# HOW TO COMPLETE THIS TASK
Copy the passage on childhood distrust of God verbatim, starting with "I think the" and going on through "is God. Shudder.".

# SUPPLIED TEXT

= = = =

I think the seeds of distrust were planted very innocently when I was a little girl who grew up in church, hearing testimony from missionaries and people who had been converted to Christianity from crazy situations. A lot of those stories involved God using bad things for good, and somehow it occurred to me that God might do something horrible to me so that I would have an awesome testimony. By horrible, I mean wipe out my family in a car crash so that I could learn (and testify!) that all I need is God. Shudder.
I also remember some well-meant teasing along the lines of “never say never to God, because sometimes that’s just what he gives you!” Because I hate hate hate bugs, and wouldn’t it be hilarious if God sent me to Africa as a missionary? Incidentally, I did a semester in Brazil, where I was properly horrified by cockroaches and thereby desensitized enough to live in our current apartment when it was infested with Canadian cockroaches. Also, back in the day, my Mom thought she’d never marry my Dad, and then she did, and here I am! So that backfired “never” worked out pretty well for me. But again, this seed was planted in my mind that God would give me what I didn’t want, that he was a prankster in the sky who I had to trust or else he’d make things even worse.

= = = =

# INFORMATION GIVEN
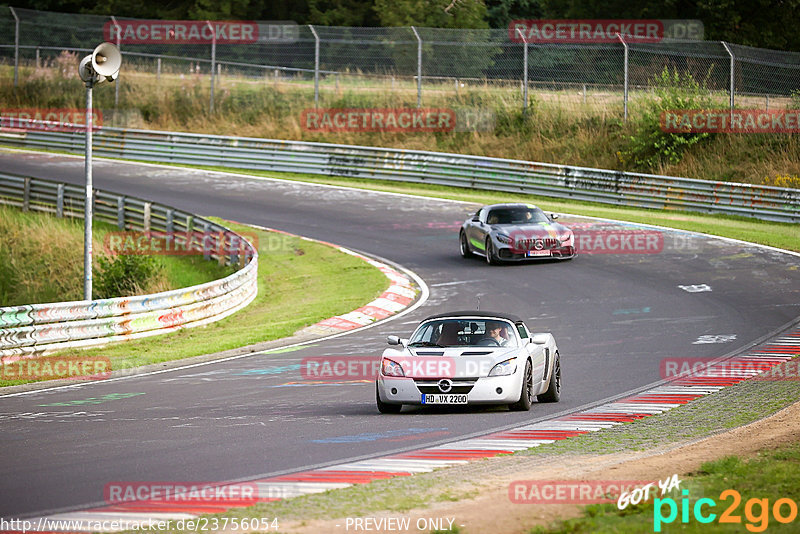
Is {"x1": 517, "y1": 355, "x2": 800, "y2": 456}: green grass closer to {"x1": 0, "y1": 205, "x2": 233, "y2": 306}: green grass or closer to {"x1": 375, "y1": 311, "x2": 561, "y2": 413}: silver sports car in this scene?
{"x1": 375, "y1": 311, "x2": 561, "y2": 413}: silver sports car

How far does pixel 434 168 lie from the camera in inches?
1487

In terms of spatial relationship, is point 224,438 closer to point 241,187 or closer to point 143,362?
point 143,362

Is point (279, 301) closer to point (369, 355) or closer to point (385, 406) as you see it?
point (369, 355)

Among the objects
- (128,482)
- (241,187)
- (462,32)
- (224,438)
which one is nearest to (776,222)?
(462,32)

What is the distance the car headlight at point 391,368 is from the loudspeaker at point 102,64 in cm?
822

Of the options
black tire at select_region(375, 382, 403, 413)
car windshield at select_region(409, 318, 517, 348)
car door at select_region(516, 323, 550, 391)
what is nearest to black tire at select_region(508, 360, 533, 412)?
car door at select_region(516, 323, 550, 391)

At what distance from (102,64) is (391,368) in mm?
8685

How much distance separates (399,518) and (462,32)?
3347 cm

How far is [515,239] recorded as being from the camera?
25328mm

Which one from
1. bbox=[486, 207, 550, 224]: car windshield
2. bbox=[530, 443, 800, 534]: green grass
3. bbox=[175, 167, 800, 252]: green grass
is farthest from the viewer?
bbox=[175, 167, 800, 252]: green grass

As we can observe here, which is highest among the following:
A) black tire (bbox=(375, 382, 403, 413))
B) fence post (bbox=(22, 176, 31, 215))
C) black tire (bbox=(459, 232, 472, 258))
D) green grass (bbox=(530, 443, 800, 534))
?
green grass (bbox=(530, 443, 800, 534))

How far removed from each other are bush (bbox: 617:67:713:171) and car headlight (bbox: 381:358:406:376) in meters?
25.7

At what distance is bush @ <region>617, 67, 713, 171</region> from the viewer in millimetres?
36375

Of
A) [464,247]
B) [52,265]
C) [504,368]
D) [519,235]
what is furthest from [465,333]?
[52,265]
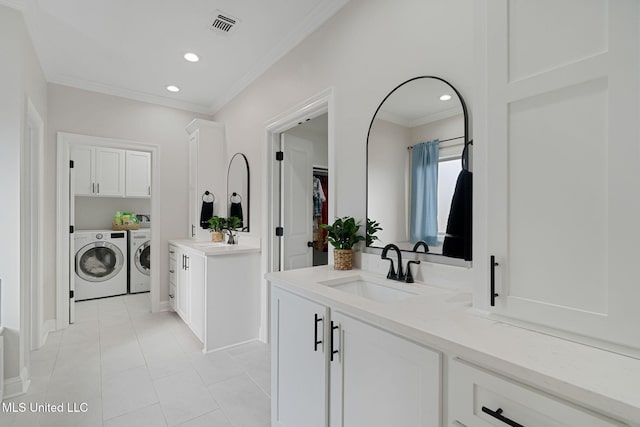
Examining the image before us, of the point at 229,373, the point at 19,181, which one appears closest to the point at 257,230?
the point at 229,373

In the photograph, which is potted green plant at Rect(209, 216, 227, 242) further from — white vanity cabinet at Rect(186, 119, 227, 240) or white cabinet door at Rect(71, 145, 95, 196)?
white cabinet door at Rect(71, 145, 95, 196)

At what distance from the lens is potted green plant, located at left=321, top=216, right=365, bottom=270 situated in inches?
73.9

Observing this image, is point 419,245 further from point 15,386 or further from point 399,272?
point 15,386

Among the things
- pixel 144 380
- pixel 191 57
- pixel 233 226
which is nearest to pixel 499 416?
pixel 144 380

= = = =

# RESPONSE BOX
I think the seeds of distrust were planted very innocently when I was a little girl who grew up in church, hearing testimony from missionaries and people who had been converted to Christianity from crazy situations. A lot of those stories involved God using bad things for good, and somehow it occurred to me that God might do something horrible to me so that I would have an awesome testimony. By horrible, I mean wipe out my family in a car crash so that I could learn (and testify!) that all I need is God. Shudder.